Nina gave him a sharp look and he knew he said something wrong again.

“What did I say?” he asked innocently.

“Wraiths. Don’t say shit like that until I am in a hotel room in a big city with a six pack and a fag,” she sneered. Sam could not help but smile.

“Yeah, I’d kill for a smoke now too,” he smiled and ran his hand over her head playfully. Nina shook her head and chuckled. Why was it that the two of them were mostly alone when they had to focus on other things? Why could he not touch her when they are not in life threatening danger, but in a secluded monastery where they had time for each other?

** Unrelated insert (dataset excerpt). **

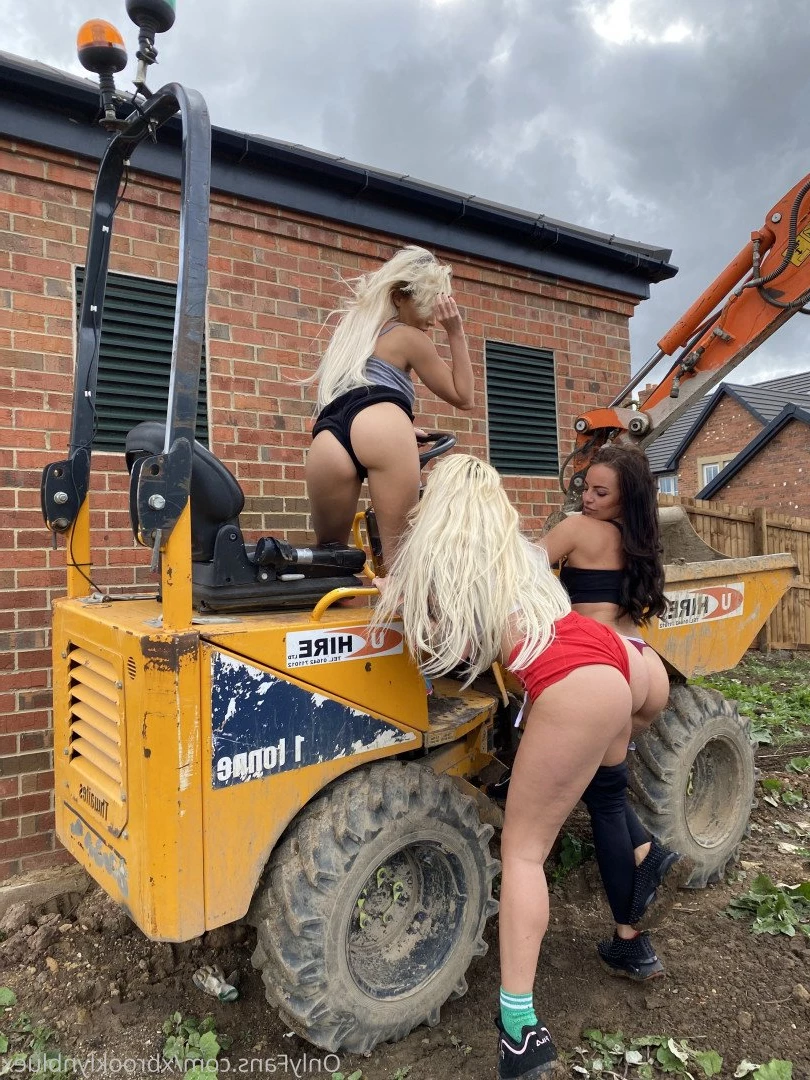 Miss Brooklyn Blue [ xbrooklynbluex ] Onlyfans leaked photo 1248903 on Hotleaks.tv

By now the lights had almost reached them, yet the curling mist obscured everything else. Her fingers tightened around his arm as they drew nearer, now a sharp orange color. It was only when they came within a stone’s throw that it became clear what was going on. Sam held his hand instinctively over Nina’s mouth, because he knew she would whimper in fear at the sight of the balls of fire that burned with a kind of restraint that defied science. The tongues of fire did not lash upward as they were supposed to, but remained contained in a spherical motion that gyrated around whatever core held them fixed. Nina’s eyes stretched as the blazing orbs passed above them without a noise. The fiery lights were mute, as if Sam and Nina observed them from the other side of a window.

Nina shivered uncontrollably under Sam’s hand, but he dared not speak a word now.

Slowly the orbs descended towards the terrified observers, leaving them with no option but to keep dead still in their trapped state. Sam could feel the vibration of Nina’s scream against his palm as the balls of swirling fire illuminated their horrified faces. Closing her eyes, Nina wondered how it would feel at the moment of contact. Would it hurt much? Would it be cold and quick or would it singe her hair from her scalp? She wished she had told Sam how she felt once and for all — just come out and said it. One solace was dying in the grip of her best friend. That, she could use to deal with whatever came next.

Sam closed his eyes as the flames touched his skin, yet he could feel no sensation from them. There was no heat, no cold, no odor or sound. His fear subsided, like a splash of water in a lake. Opening his eyes, Sam beheld the most unbelievable thing his skeptical eyes had ever seen in all his life. The fire spilled over his face and blinded him, so that he had to use his hand as a visor over his eyes. He looked at Nina beside him and she was doing the same, shielding her face against the sharp light.

“What the fuck?” she gasped out. Her voice trembled with shock and disbelief. “What the fuck just happened, Sam?” Now she was bordering on hysterical and he pulled her against him to calm her. Three twisting shadows blocked out the sun above them, allowing Nina and Sam to open their eyes properly.